Wednesday, 6 November 2019
Education (Student and Parent Charter) Bill 2019: Committee Stage
The Bill explicitly emphasises the need for early resolution. This is also not about reinventing the wheel. Many schools already engage in early resolution really well. They have their own policies in the form of their own individual charters. Each school has good practice, a good track record and good experience in ensuring issues can be addressed early before they become potentially unresolvable. In that regard, a central aim of this Bill is to ensure concerns of students or their parents are resolved quickly and informally without recourse to any formal complaints mechanism. This is clear from the explicit requirement in the Bill for the Minister to have regard for the need for schools to address and resolve concerns insofar as possible at an early stage.

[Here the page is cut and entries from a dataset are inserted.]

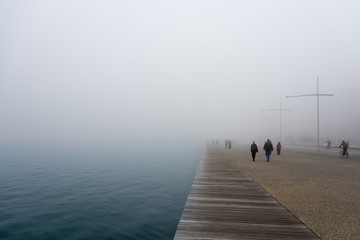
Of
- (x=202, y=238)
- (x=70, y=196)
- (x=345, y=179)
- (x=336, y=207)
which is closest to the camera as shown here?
(x=202, y=238)

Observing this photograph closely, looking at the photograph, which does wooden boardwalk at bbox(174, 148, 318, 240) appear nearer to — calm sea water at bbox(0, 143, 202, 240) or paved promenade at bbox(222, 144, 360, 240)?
paved promenade at bbox(222, 144, 360, 240)

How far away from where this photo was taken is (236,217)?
7277mm

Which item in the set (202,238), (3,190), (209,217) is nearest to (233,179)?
(209,217)

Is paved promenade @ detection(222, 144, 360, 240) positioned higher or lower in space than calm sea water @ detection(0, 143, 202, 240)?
higher

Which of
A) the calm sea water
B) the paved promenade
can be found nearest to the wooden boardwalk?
the paved promenade

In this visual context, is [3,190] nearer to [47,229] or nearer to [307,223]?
[47,229]

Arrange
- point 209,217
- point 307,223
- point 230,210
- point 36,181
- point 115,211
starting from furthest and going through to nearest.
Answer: point 36,181
point 115,211
point 230,210
point 209,217
point 307,223

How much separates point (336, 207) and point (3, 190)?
67.9 ft

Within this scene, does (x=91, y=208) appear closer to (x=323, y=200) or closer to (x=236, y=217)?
(x=236, y=217)

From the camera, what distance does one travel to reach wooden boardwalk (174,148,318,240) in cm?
606

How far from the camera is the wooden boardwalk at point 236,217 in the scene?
19.9 ft

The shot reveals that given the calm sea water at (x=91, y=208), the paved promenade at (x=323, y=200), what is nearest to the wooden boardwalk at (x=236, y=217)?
the paved promenade at (x=323, y=200)

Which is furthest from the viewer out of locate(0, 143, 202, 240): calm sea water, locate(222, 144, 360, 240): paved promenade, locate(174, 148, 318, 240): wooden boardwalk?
locate(0, 143, 202, 240): calm sea water

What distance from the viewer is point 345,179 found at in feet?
46.7
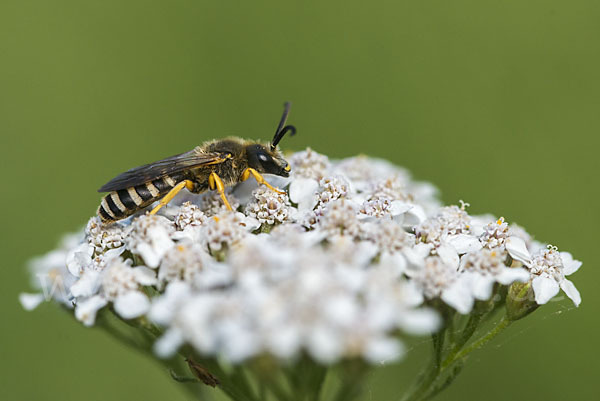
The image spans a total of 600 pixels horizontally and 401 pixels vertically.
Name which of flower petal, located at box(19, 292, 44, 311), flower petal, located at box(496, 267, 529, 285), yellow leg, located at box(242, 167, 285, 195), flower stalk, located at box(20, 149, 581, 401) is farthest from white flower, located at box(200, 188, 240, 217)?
flower petal, located at box(496, 267, 529, 285)

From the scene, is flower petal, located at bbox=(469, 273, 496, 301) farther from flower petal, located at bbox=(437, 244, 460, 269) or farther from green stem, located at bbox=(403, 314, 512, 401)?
green stem, located at bbox=(403, 314, 512, 401)

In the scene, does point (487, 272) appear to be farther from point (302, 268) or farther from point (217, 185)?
point (217, 185)

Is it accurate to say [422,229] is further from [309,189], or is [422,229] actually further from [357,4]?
[357,4]

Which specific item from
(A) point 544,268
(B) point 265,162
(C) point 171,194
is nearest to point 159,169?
(C) point 171,194

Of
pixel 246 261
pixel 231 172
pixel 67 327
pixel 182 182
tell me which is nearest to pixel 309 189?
pixel 231 172

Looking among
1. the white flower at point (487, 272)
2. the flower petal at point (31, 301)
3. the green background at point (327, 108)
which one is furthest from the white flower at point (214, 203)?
Answer: the green background at point (327, 108)
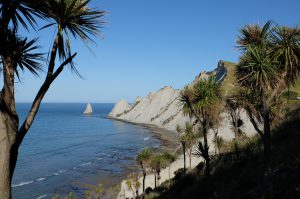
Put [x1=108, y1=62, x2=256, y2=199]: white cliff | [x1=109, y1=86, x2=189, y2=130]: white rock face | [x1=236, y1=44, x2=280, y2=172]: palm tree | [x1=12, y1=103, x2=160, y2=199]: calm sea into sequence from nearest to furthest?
[x1=236, y1=44, x2=280, y2=172]: palm tree → [x1=12, y1=103, x2=160, y2=199]: calm sea → [x1=108, y1=62, x2=256, y2=199]: white cliff → [x1=109, y1=86, x2=189, y2=130]: white rock face

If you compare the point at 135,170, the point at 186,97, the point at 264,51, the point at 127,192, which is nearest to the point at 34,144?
the point at 135,170

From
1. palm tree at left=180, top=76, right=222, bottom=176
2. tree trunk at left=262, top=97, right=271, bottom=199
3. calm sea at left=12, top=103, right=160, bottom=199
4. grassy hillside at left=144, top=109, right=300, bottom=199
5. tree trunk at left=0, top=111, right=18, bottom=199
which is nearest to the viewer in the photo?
tree trunk at left=0, top=111, right=18, bottom=199

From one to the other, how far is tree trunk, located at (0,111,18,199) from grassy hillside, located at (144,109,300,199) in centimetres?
940

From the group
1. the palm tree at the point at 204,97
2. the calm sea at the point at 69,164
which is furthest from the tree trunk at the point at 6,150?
the calm sea at the point at 69,164

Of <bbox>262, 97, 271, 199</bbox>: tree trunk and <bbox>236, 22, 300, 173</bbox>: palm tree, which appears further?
<bbox>236, 22, 300, 173</bbox>: palm tree

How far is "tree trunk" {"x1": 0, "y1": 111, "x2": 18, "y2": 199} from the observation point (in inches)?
238

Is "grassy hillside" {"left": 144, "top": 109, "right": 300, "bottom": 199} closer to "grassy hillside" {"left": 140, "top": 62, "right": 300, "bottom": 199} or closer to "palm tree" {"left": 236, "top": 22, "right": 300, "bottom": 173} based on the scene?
"grassy hillside" {"left": 140, "top": 62, "right": 300, "bottom": 199}

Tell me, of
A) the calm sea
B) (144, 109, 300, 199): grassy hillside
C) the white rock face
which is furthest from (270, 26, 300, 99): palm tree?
the white rock face

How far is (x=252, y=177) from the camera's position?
1855 centimetres

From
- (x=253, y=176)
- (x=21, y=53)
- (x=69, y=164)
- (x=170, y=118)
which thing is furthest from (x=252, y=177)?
(x=170, y=118)

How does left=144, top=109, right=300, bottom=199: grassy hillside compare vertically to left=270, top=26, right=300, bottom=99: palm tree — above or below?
below

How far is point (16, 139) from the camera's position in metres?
6.28

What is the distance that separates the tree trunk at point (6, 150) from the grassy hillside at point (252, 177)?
9396 millimetres

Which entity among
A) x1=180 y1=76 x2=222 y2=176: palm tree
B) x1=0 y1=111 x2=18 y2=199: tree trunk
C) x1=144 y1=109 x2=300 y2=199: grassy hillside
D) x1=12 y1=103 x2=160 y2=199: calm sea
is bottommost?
x1=12 y1=103 x2=160 y2=199: calm sea
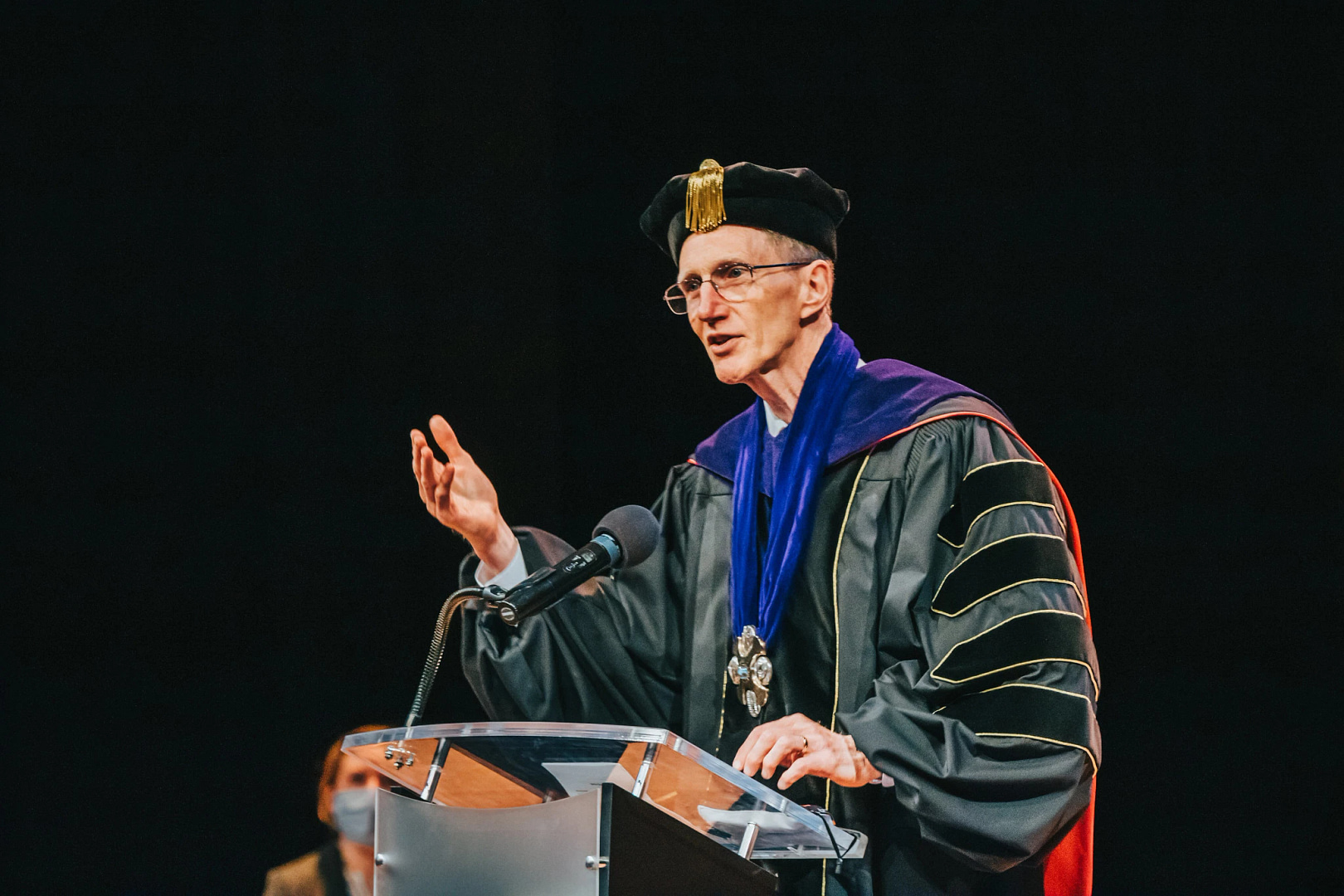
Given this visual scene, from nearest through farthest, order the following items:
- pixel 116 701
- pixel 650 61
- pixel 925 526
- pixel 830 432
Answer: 1. pixel 925 526
2. pixel 830 432
3. pixel 116 701
4. pixel 650 61

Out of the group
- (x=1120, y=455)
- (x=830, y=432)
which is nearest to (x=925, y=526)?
(x=830, y=432)

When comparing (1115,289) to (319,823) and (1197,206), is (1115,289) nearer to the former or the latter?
(1197,206)

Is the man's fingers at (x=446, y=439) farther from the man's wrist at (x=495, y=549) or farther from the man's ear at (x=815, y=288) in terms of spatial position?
the man's ear at (x=815, y=288)

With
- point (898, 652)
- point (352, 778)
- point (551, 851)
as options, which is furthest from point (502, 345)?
point (551, 851)

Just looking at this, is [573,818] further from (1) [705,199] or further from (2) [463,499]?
(1) [705,199]

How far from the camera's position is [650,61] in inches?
162

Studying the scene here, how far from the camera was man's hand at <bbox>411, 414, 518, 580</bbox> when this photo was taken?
8.19 feet

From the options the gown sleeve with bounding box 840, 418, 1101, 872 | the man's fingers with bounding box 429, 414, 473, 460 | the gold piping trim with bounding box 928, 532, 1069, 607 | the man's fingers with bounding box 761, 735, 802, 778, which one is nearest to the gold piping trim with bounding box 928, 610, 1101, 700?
the gown sleeve with bounding box 840, 418, 1101, 872

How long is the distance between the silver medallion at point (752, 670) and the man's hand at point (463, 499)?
509 mm

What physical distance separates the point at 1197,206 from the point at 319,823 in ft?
10.1

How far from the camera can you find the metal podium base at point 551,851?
63.5 inches

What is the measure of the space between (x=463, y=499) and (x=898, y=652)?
35.5 inches

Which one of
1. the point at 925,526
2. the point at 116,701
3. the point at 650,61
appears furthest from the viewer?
the point at 650,61

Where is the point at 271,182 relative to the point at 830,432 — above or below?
above
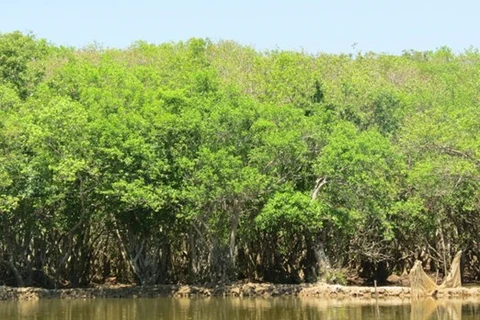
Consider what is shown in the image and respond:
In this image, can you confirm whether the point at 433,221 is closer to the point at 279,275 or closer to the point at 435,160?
the point at 435,160

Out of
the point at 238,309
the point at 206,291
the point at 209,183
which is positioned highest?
the point at 209,183

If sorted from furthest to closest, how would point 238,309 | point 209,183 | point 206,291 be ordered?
point 206,291
point 209,183
point 238,309

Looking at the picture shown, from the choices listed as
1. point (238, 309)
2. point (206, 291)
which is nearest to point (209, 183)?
point (206, 291)

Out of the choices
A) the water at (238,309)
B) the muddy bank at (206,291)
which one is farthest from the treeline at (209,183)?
the water at (238,309)

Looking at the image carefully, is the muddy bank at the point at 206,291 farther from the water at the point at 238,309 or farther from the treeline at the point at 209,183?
the treeline at the point at 209,183

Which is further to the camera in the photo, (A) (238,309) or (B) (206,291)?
(B) (206,291)

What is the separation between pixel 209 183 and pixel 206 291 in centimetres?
397

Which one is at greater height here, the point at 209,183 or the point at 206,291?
the point at 209,183

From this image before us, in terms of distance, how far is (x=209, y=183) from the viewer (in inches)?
1218

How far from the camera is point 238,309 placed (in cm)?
2628

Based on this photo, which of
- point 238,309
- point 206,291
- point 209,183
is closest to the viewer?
point 238,309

The Bill's approach is that concerns must be raised initially in an informal manner with the school or relevant teacher and that they should be dealt with early and without recourse to any formal grievance or complaints procedure. Concerns, therefore, will continue to be addressed initially in this informal and practical manner by schools. However, the Bill recognises the reality that not all concerns will be resolved in this way and it therefore provides for standardised procedures to be put in place to deal with concerns that are not resolved early, for whatever reason. Accordingly, the Bill broadly envisages a two-stage approach. First, concerns are initially to be raised and dealt with informally and as early as possible. The majority of issues should be and will continue to be dealt with in this way. Second, where it is not possible to resolve an issue in this way, a grievance may be raised and dealt with through the standardised grievance procedures. The clear distinction in the Bill between initial concerns that are dealt with informally and quickly and grievances that fall to be dealt with under the grievance procedure is important and reflects the Bill's staged approach to dealing with issues.The group of amendments proposed by the Senator would conflate these separate concepts and would not work in the context of the various other provisions in the Bill. For these reasons, I cannot accept them.
I assure the Senator and the House that common sense will prevail. Quickly identifying a problem at the beginning before it becomes unresolvable will continue to be at the heart of the Bill.